Please retype the entries between the line holding "With [62,926], [632,630], [334,778], [756,848]" and the end of the entries, inclusive, exactly as they appear.

## begin

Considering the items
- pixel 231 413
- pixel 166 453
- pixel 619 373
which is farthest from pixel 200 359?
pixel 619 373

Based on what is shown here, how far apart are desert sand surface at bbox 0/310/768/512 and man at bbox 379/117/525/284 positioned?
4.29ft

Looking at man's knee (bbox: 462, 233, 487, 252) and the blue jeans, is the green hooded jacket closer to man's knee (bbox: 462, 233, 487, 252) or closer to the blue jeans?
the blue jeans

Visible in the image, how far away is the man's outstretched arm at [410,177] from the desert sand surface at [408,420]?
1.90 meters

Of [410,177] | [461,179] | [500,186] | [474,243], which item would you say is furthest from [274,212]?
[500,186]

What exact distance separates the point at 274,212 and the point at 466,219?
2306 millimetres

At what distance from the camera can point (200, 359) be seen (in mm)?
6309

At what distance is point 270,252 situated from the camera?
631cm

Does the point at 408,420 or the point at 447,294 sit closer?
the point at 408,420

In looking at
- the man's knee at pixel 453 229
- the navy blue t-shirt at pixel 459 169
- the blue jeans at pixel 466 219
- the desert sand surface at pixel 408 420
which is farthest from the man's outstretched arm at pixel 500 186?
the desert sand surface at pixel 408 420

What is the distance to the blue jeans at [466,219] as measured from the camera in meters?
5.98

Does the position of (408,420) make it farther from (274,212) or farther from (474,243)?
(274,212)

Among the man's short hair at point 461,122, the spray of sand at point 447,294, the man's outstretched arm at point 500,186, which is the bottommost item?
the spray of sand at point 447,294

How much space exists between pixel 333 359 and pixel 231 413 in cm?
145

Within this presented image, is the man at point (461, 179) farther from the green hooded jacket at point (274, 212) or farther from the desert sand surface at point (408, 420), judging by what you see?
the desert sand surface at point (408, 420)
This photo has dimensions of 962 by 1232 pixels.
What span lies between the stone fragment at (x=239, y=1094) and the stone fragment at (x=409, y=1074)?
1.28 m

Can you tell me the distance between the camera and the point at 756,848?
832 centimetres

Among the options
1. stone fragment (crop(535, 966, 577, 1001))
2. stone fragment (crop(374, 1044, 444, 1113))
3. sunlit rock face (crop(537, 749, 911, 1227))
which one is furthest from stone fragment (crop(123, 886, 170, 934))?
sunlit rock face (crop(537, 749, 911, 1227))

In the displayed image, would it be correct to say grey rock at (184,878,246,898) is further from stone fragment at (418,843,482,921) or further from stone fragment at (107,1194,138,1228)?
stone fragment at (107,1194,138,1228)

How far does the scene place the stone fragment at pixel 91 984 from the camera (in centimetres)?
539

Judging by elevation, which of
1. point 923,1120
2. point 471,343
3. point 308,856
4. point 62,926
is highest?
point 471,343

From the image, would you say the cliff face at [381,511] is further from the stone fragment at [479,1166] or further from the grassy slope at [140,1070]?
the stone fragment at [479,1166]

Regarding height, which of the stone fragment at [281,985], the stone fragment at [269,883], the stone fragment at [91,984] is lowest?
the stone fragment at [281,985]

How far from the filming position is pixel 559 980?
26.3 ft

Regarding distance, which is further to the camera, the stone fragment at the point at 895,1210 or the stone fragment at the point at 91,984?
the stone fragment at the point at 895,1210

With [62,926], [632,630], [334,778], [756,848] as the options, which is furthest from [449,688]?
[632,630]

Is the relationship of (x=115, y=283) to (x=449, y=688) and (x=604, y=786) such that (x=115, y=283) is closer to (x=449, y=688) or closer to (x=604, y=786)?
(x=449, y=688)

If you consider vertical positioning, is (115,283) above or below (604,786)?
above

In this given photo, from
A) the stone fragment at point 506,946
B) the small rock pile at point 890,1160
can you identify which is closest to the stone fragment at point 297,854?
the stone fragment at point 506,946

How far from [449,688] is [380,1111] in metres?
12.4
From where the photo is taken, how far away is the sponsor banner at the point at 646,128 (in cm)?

## end

■ FINAL RESULT:
With [62,926], [632,630], [334,778], [756,848] as the options, which is furthest from [449,688]?
[632,630]

Is the relationship of (x=115, y=283) to (x=449, y=688) and (x=604, y=786) such that (x=115, y=283) is closer to (x=449, y=688) or closer to (x=604, y=786)?
(x=449, y=688)

If you consider vertical positioning, is (115,283) above or below (604,786)?
above

In this given photo, from
A) the stone fragment at point 506,946
B) the small rock pile at point 890,1160
can you identify which is closest to the stone fragment at point 297,854?
the stone fragment at point 506,946

How far from [449,688] is [380,1111] in metres?
12.4
From where the photo is taken, how far away is the sponsor banner at the point at 646,128 (in cm)?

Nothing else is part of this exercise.